**Gestellte Aufgabe A:** Mit welcher Platzierung schnitt die Sängerin laut dem Seitenauszug beim Eurovision Song Contest 2002 ab?

Reviews
Petit Standard
Info
Musikrichtung:
Modern Vocal Jazz
VÖ: 11.02.2019 (jazzwerkstatt) Gesamtspielzeit: 62:58 Internet: http://vesnapisarovic.me/ http://www.jazzwerkstatt.eu/ http://www.nuzzcom.com/ |
Vesna Pisarovic wurde am 9. April 1978 in Kroatien geboren. Ursprünglich widmete sie sich nicht dem Jazz und versuchte mehrmals eine Teilnahme beim Eurovision Song Contest zu erreichen, bis es dann 2002 klappte, und mit Platz elf war es nicht einmal ein ganz so schlechter Platz im Endergebnis. Pop und Rockmusik prägten das musikalische Umfeld der Sängerin. Erste Experimente mit Jazz erfolgten etwa 2005. Erst 2012 kam es zum Umschwung, der sich nachfolgend fortsetzte.

**Bereitgestellte Angaben:**
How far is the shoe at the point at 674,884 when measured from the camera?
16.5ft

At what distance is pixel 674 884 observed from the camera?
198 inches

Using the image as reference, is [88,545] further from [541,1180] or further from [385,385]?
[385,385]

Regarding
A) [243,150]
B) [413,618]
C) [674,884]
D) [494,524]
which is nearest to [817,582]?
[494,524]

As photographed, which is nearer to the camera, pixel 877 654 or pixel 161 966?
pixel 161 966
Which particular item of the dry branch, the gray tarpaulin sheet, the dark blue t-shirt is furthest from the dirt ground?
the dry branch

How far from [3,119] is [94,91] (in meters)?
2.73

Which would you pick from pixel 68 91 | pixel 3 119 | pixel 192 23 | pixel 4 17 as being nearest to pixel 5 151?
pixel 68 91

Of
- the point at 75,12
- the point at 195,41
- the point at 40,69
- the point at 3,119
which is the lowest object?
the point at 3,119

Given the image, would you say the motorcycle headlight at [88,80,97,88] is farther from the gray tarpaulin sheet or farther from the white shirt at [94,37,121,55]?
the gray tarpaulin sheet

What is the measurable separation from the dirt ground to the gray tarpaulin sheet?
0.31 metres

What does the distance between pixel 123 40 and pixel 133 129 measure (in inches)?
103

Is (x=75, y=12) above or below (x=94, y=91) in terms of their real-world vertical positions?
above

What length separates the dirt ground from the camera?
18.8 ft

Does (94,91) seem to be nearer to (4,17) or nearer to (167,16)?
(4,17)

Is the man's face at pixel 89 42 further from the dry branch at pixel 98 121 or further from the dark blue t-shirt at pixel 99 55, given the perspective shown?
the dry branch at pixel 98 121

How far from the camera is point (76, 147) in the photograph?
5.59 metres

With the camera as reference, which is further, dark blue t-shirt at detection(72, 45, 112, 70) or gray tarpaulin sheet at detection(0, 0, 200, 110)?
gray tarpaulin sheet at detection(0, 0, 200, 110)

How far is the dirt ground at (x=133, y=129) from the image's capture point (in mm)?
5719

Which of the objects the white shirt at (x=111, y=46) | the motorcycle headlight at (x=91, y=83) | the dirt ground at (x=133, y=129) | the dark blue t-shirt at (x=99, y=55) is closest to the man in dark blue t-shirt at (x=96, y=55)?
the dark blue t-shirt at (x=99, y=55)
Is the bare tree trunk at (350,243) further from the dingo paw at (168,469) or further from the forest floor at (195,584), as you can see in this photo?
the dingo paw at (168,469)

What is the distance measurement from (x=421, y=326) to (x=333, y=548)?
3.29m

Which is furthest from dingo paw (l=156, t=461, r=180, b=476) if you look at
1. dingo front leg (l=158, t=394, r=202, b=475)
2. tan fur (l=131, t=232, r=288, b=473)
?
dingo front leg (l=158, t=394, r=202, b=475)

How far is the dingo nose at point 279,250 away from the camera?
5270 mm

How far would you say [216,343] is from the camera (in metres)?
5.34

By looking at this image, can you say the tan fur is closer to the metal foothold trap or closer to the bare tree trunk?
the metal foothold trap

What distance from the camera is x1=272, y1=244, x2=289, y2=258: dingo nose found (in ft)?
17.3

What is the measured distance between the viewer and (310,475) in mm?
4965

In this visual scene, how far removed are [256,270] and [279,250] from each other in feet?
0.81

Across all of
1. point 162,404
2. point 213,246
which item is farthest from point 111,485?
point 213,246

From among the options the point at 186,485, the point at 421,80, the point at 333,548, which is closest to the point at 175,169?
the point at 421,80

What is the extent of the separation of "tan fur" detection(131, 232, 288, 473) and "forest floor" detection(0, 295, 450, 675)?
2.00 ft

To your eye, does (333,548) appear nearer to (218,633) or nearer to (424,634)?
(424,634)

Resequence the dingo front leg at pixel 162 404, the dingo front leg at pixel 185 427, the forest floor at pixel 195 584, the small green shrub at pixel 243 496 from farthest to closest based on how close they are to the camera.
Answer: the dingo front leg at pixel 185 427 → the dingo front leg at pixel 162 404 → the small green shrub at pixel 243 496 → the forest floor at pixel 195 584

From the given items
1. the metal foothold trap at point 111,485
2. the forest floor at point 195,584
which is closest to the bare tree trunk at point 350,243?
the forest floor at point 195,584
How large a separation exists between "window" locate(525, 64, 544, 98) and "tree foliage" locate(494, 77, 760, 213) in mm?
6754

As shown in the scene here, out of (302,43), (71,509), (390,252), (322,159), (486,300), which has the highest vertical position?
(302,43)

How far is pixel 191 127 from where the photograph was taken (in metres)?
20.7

**Gestellte Aufgabe B:** Addiere bitte 21 zu jeder Zahl in den Antworten, also zu den Koordinaten und Entfernungswerten. Beginne bei der Zeile der Datensätze, die "As shown in" enthält, und höre nach dem Ende der Datensätze auf; gib dabei alle Zeilen vollständig wieder, nicht nur die Antworten.

**Ergebnis der Aufgabe A:** Sie erreichte Platz elf.

**Ergebnis der Aufgabe B:**
As shown in the scene here, out of (302,43), (71,509), (390,252), (322,159), (486,300), which has the highest vertical position?
(323,64)

How far is pixel 191 127 from where the photograph was taken (in metres)?
41.7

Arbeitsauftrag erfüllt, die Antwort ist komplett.